Se pensiamo che la Sharapova ha ammesso di prendere il Meldonium, dobbiamo ricordare che Pantani fu messo in croce, mediaticamente e sportivamente, nonostante il suo doping non fosse stato realmente provato. Anzi. Oggi la Procura della Repubblica di Forlì conferma che subì un complotto da parte della camorra per estrometterlo dalla corsa rosa del 1999.
Ricordiamo le immagini di un confuso Marco Pantani che scende le scale d’ingresso di un hotel, senza aver potuto decidere né i tempi né i modi di quello che avrebbe detto di lì a poco ai giornalisti assiepati e pronti alla sua crocefissione.

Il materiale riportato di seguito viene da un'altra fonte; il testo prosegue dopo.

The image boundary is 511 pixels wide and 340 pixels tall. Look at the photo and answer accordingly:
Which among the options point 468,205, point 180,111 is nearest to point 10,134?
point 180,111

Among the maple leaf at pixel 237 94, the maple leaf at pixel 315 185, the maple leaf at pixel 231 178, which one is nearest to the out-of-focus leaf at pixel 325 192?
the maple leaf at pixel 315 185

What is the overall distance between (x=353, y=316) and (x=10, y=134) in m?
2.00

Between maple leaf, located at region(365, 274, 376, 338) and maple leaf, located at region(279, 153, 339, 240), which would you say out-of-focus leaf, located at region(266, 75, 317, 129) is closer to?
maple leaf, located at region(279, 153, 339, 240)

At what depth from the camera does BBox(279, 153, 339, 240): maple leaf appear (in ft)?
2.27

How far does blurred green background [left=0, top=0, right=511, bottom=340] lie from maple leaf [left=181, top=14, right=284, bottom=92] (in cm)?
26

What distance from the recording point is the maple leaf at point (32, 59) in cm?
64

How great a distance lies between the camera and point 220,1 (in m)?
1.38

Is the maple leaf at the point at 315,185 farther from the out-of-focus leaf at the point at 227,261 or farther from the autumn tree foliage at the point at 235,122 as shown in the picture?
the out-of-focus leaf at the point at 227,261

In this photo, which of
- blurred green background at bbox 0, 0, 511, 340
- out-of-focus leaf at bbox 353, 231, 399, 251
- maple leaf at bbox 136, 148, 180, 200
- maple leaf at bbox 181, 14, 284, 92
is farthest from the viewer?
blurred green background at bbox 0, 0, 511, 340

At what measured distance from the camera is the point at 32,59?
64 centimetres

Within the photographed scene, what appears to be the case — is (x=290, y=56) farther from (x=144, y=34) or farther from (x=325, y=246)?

Ci torna in mente un sangue che non si sa bene da dove provenisse, portato a esaminare, e messo agli atti ufficialmente come quello del Pirata, senza che nessuno potesse stabilire se questo fosse vero o no. Rammentiamo di un Pantani fresco vincitore di tappa che viene svegliato e portato via nella notte come un assassino impenitente. Riascoltiamo le sue parole di corridore offeso e oltraggiato, che nessuno difese, nessuno. Rivediamo i volti di chi ai microfoni e davanti alle telecamere lo condannò senza esitazione, senza nemmeno fornire al nostro grande campione quel beneficio del dubbio che l’Italia regala così di frequente a stupratori incalliti e imprenditori bancarottieri.
Niente di tutto questo per Marco Pantani. Tutto di questo, al contrario, per Maria Masha Sharapova. Si potrebbe dire “due pesi due misure”, si potrebbe dire “le lenti bifocali dell’antidoping”, si potrebbe dire “la mano sinistra non sa quello che fa la destra”. Oppure, più semplicemente, si potrebbe dire che siamo di fronte a un caso di “ingiustizia sportiva”. E iniziare, finalmente, a cercare la verità sul Pirata. Sarebbe ora, Italia.